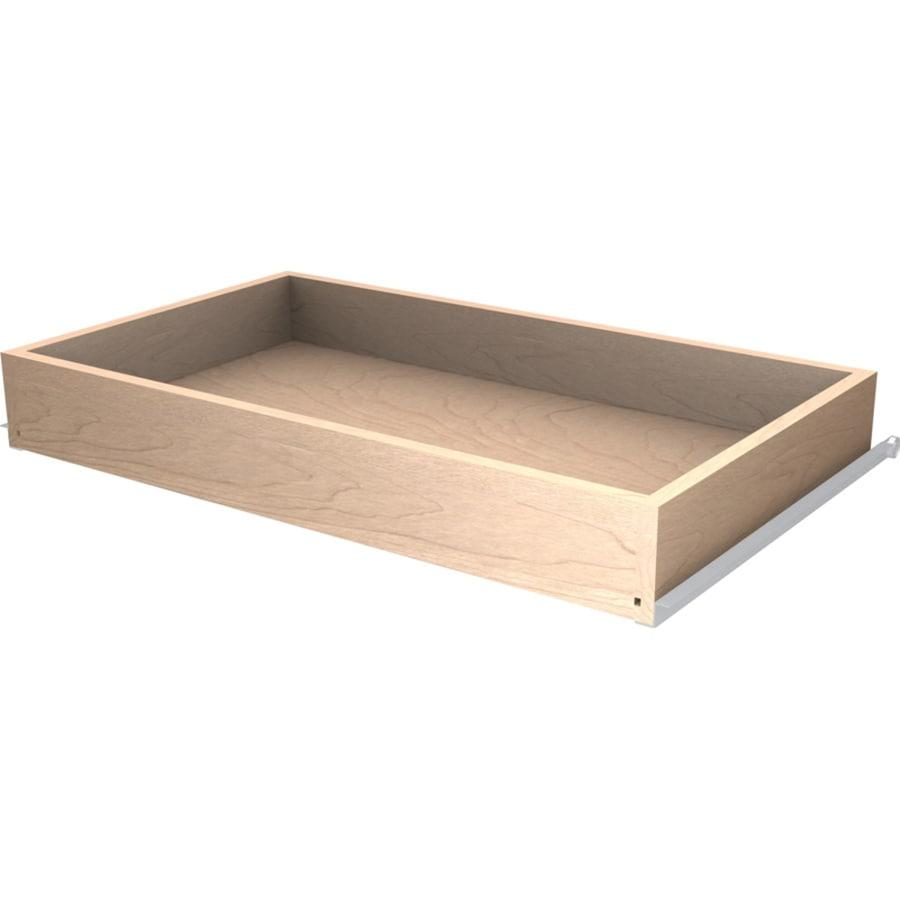 ESTATE by RSI 20.62-in W x 3.62-in H x 15.25-in D Hardwood Base Cabinet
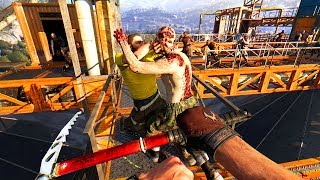 Dying Light: The Following! Dying Light: The Following gameplay walkthrough part 5 with Typical Gamer! ▻ Subscribe for more...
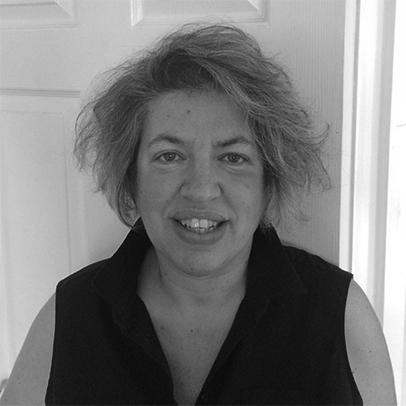 Dr Elda Nikolou-Walker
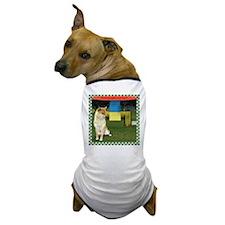 Shiba Agility Dog T-Shirt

* [EXERCISE GOAL]
Repeat the material above precisely as it appears, omitting the images it contains.

* [OUTPUT BELOW]
 ESTATE by RSI 20.62-in W x 3.62-in H x 15.25-in D Hardwood Base Cabinet
 Dying Light: The Following! Dying Light: The Following gameplay walkthrough part 5 with Typical Gamer! ▻ Subscribe for more...
 Dr Elda Nikolou-Walker
 Shiba Agility Dog T-Shirt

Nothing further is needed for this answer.